_Tasks_
[1] According to the list of relationship confessions, who are the only people allowed to wear leather pants?
[2] Extend the list of relationship confessions with new numbered items, picking up after item 15.

_Source document_
1. Saying “I love you” immediately before, during, or following sex doesn’t count.

2. Real men drive stick shift.

3. I will leave if you lie.

4. You are cute in raglan-sleeved T-shirts (two-toned baseball undershirts).

5. I’m convinced I’m pregnant and obsess about it for a minimum of 24 to 48 hours before my period, even when I have no rational reason to think so.

6. I love it when you hug me from behind and whisper in my ear.

7. “Fine” is never an appropriate response when I ask you how I look.

8. Most of the time when I fantasize, it’s about you.

9. I’m terrified of becoming my mother, even though I admire her.

10. I get turned on simply seeing that I have an e-mail from you.

11. I expect you to call me.

12. Only rock stars are allowed to wear leather pants. (This one is funny! bwahahaha!)

13. I’m scared of losing my independence.

14. I’m more forgiving of you than I really should be.

15. Oral sex is your get-out-of-the-doghouse-free card. Manolo Blahnik shoes also do the trick.

(Rows from a dataset)
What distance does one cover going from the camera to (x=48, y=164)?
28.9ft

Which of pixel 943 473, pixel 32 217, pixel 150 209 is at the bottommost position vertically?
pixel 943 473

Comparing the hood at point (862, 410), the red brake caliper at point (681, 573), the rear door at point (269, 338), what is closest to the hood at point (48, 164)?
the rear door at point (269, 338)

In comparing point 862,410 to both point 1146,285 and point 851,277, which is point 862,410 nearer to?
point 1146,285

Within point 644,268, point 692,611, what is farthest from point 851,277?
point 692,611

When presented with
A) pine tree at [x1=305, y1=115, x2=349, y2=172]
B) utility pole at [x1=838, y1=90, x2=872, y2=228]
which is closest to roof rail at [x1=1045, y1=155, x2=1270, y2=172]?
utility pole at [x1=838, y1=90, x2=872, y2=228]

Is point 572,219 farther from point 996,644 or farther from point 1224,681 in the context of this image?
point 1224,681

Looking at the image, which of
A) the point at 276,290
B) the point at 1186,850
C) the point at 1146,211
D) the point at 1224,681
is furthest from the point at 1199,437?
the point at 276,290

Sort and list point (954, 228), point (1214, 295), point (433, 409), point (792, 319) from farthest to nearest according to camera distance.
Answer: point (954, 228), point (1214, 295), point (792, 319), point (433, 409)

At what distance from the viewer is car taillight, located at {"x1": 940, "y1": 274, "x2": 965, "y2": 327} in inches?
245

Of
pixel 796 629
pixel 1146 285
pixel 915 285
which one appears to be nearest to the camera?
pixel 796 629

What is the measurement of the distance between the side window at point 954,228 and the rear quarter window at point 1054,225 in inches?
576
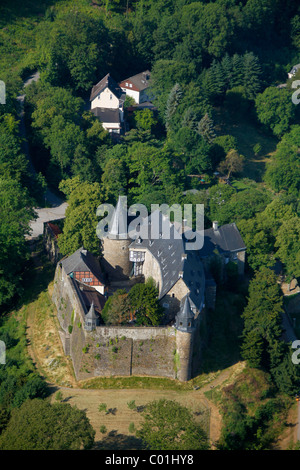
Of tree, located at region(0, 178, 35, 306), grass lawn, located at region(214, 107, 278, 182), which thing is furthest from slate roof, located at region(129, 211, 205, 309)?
grass lawn, located at region(214, 107, 278, 182)

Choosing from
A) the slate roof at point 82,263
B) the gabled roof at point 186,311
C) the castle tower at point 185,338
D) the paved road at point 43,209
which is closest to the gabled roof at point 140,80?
the paved road at point 43,209

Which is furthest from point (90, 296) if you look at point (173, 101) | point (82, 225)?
point (173, 101)

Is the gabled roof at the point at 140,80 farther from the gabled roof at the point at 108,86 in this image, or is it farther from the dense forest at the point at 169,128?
the gabled roof at the point at 108,86

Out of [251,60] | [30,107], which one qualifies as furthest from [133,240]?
[251,60]

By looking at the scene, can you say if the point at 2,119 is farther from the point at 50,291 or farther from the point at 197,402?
the point at 197,402

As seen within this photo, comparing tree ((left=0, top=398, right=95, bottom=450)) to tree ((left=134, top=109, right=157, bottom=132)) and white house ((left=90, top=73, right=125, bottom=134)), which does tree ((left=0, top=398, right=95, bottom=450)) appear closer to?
white house ((left=90, top=73, right=125, bottom=134))

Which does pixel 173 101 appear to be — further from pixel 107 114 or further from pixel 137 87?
pixel 107 114
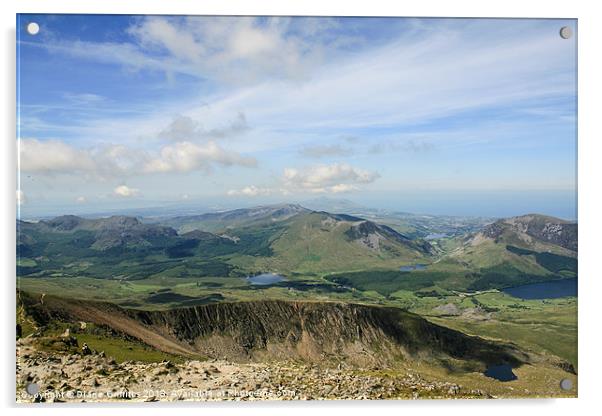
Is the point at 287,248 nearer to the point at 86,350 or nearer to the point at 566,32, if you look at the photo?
the point at 86,350

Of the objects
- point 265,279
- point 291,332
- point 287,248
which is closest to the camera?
point 291,332

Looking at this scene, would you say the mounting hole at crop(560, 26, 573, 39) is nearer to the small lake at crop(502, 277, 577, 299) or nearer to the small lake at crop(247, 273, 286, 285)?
the small lake at crop(502, 277, 577, 299)

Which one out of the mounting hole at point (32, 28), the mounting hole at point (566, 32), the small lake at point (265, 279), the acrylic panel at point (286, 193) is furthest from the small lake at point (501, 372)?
the mounting hole at point (32, 28)

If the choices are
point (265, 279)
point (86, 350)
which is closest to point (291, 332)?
point (265, 279)

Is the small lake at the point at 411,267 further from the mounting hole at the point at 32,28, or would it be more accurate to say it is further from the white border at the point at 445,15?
the mounting hole at the point at 32,28
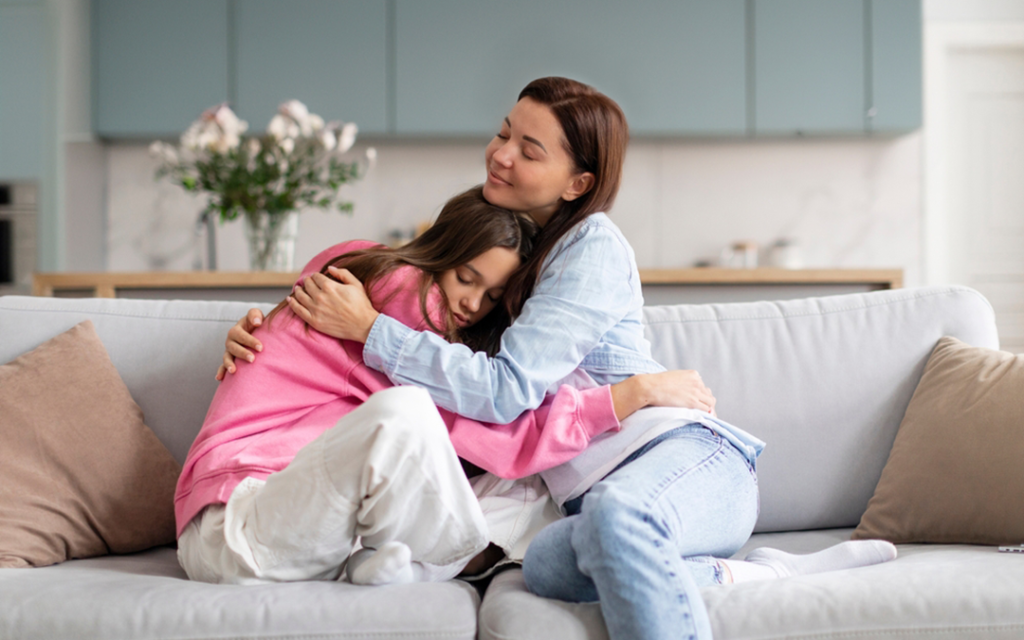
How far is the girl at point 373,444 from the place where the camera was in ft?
3.28

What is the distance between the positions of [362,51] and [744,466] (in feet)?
9.22

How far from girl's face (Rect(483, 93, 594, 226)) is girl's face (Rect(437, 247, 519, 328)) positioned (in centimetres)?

_Results for the exercise_
[1] Rock stars.

[2]
16. You did something bad. I seem cool with it. I’m not. (See directly above.)

17. If I’m not having sex with you, I’m… a.) …having a fat day. b.) …not feeling “connected” to you. c.) …blackmailing you to get something I want.

18. Shoes determine whether you’re fashionable or not.

19. I own a Debbie Gibson CD, and I’m not afraid to use it.

20. When I compare my flabby tummy to a kangaroo pouch, say nothing.

21. A man I love plans the occasional fancy-schmancy dress-up date and impromptu weekend getaways, and he buys my favorite candy in advance when we’re just going to the movies.

22. You look hot in hooded clothing items.

23. You should never tell me what to do.

24. If I slept over, you owe me breakfast.

25. My breasts love much licking and sucking.

26. If you ask me out directly, I will say yes.

27. I’m very impressed when you ask for my advice.

28. I’m unimpressed with a man who doesn’t take the lead.

29. I want to be Madonna.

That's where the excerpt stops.